# Lilac



## WoodWitch (Oct 18, 2009)

A work in progress for me. 
On the left, a satin, on the right, a self.


----------



## Lilly (Nov 21, 2015)

Aww lovely mice and its great to have a picture display the difference between satin and normal with regards to the colour!

I hope you don't mind me asking but is the brownish nose on the satin something you're working on or a trick of the light?


----------



## WoodWitch (Oct 18, 2009)

It's the light. These lilacs are far from perfect though, they are flawed, but have some good assets too. I'm obviously working to minimise the faults.


----------



## HemlockStud (Apr 26, 2009)

Oh wow! Nice to see somebody working with lilacs. You dont see too many people with them. Are you trying to breed them to show?


----------



## WoodWitch (Oct 18, 2009)

HemlockStud said:


> Oh wow! Nice to see somebody working with lilacs. You dont see too many people with them. Are you trying to breed them to show?

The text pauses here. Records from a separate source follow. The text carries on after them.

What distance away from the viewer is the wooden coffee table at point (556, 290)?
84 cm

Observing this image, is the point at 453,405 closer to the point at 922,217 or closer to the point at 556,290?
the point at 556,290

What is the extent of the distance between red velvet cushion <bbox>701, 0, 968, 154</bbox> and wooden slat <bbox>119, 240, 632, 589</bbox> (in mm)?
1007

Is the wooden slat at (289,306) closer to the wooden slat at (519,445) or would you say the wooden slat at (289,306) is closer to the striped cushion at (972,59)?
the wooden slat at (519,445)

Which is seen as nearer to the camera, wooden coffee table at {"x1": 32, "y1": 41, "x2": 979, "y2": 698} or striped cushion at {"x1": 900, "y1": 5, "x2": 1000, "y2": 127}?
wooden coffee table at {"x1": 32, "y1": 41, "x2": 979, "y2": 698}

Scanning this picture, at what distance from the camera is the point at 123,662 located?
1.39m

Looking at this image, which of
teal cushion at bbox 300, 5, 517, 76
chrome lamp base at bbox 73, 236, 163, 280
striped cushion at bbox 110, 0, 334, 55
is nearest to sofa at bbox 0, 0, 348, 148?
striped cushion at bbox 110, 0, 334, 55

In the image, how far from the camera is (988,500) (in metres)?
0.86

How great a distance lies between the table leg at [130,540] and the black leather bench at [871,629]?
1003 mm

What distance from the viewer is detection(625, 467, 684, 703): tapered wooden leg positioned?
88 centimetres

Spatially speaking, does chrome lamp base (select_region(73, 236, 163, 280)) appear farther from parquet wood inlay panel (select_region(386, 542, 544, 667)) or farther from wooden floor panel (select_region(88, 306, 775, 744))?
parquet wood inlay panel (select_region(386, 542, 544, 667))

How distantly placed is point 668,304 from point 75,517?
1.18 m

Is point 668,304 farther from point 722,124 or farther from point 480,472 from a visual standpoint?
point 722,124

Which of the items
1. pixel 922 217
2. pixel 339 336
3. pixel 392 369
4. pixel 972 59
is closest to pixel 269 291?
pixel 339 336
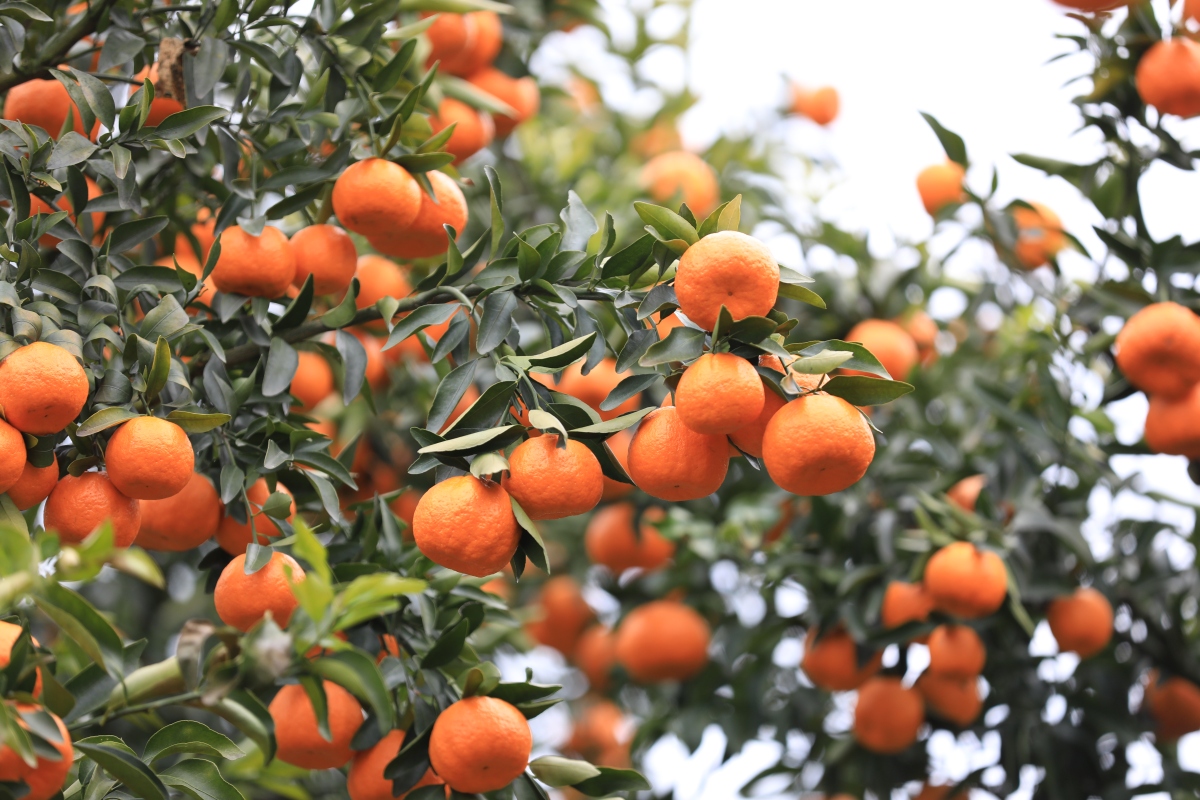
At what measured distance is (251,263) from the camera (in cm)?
157

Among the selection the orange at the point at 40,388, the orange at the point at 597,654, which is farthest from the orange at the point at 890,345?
the orange at the point at 40,388

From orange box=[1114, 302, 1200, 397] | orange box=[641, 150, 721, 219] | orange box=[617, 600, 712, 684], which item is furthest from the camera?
orange box=[641, 150, 721, 219]

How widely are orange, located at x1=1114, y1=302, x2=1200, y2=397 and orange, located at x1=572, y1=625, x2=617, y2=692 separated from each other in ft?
5.81

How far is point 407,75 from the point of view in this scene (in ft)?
6.68

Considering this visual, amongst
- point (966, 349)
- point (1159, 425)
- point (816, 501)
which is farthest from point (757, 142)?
point (1159, 425)

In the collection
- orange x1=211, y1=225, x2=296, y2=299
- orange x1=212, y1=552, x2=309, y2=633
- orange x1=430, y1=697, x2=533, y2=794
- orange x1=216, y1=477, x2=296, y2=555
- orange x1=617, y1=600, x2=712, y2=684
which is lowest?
orange x1=617, y1=600, x2=712, y2=684

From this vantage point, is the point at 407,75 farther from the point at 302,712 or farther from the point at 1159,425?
the point at 1159,425

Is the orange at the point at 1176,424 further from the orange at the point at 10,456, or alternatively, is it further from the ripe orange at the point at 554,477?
the orange at the point at 10,456

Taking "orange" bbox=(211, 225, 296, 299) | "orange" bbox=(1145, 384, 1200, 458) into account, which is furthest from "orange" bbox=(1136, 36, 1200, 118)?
"orange" bbox=(211, 225, 296, 299)

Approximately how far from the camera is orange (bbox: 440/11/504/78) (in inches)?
97.3

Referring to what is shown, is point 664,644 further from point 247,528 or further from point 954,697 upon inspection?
point 247,528

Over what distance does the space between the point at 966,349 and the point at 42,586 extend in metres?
2.51

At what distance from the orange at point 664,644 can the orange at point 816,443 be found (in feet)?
5.23

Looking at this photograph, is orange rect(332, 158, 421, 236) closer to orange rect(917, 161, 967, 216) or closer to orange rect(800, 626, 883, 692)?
orange rect(800, 626, 883, 692)
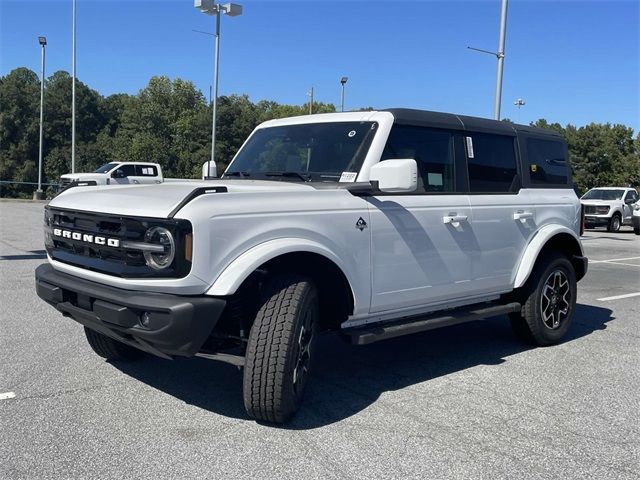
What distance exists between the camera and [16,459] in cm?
325

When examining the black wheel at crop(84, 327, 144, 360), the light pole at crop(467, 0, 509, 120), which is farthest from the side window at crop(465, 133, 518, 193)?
the light pole at crop(467, 0, 509, 120)

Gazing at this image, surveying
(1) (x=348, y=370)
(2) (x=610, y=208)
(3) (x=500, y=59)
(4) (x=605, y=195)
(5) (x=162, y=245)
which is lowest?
(1) (x=348, y=370)

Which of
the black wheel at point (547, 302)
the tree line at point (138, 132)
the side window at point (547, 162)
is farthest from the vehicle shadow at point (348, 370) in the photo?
the tree line at point (138, 132)

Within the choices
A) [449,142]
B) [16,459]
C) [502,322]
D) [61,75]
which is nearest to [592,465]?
[449,142]

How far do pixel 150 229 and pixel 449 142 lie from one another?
2756 mm

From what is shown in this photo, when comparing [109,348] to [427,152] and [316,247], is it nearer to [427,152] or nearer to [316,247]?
[316,247]

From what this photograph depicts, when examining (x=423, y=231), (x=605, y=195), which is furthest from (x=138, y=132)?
A: (x=423, y=231)

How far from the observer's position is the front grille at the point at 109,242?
3.39m

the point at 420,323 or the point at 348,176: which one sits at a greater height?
the point at 348,176

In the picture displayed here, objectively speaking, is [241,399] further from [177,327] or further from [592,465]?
[592,465]

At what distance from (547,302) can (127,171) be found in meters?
24.1

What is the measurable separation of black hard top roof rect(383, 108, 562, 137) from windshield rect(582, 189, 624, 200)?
20794 millimetres

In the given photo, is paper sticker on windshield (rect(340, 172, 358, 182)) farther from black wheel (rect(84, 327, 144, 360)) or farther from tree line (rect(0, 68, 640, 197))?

Oh yeah, they're for the NMC show bench  
Far as I know there are only two of us working with them in the UK (though there may be others I don't know of) and I have only a skeleton crew atm.


----------



## Zamwyn (Apr 29, 2015)

Lilacs are so interesting, they can vary so much in shade. They're not very popular here either, so hardly ever see any. Look forward to follow yours!


----------



## SarahC (Oct 3, 2008)

I always feel these have unexplored potential.Look forward to them at a show.I like lilac tans as well.


----------



## WoodWitch (Oct 18, 2009)

Can't say I've ever seen a lilac tan in the flesh, but I suspect I would like them well enough.


----------



## PPVallhunds (Jul 26, 2010)

look farawrd to seeing them on the bench. its a varity on my to do list.


----------



## WoodWitch (Oct 18, 2009)

Same mice a week on, and my only breeding buck.


----------



## WoodWitch (Oct 18, 2009)

One month on since my last update and all is going well. A few litters expected, a few growing on, a few bucks to replace the only one I had, and plump healthy litters in the nest. Slowly getting lighter, towards the more desired shade, but no miracles yet and pale bellies getting me down 
Otherwise, exciting!


----------



## pauly (Feb 21, 2013)

Thanks for posting WoodWitch, they look lovely chunky babies. Really nice mice, is the correct shade difficult to achieve ? I imagine they must come in many different shades.


----------



## Zamwyn (Apr 29, 2015)

Congrats on your continued progress! You've inspired me with these, I'm gonna try a little lilac side project when they pop up in a litter eventually. Shouldn't take long, have both b and d in my mice. Although mine will be lh and texel.


----------



## WoodWitch (Oct 18, 2009)

pauly said:


> is the correct shade difficult to achieve ? I imagine they must come in many different shades.


I could write an essay about this, and maybe I will one day for the NMC news. I've heard it said that lilacs are hard because they breed in too many variant shades. In my humble opinion, I don't think this is any more the case than with any other self mouse! I would put this down to the fact that there are no lilac mice around, no mature lines, so anyone with lilac mice has had to *make* them, and since chocolate and blue are both bred to be dark, and lilac much lighter, one will be producing variant shades for a long time, so yes, in answer to your question, initially it is rather difficult to achieve the correct shade of lilac. Further down the line...I'd have to say I don't know yet.

The correct shade though, who knows! The standard is entirely vague. I like the lighter ones, as in the example on the NMC website, of which I have none yet.



Zamwyn said:


> Congrats on your continued progress! You've inspired me with these, I'm gonna try a little lilac side project when they pop up in a litter eventually. Shouldn't take long, have both b and d in my mice. Although mine will be lh and texel.


Great! Hope you will post pics of your progress too


----------



## WoodWitch (Oct 18, 2009)

Quick photie update. Lightening up slowly. Way off on type. I persevere, un-phased


----------



## pauly (Feb 21, 2013)

Nice ears & eyes, I can only imagine how difficult it must be to work on the colour.


----------



## Daisy&amp;Peach (Apr 13, 2016)

Oh I LOVE lilacs - even imperfect ones. I look forward to seeing your progress


----------



## meromar (Aug 27, 2016)

Love those ears, and congratulations on your progress! I hope to see more good news soon


----------



## WoodWitch (Oct 18, 2009)

Thanks! I'm happy to see interest in lilacs growing! 
I have thinned my stock right out today. Shall see what that does within the coming months.


----------



## Teenybits (Jun 3, 2016)

So adorable!


----------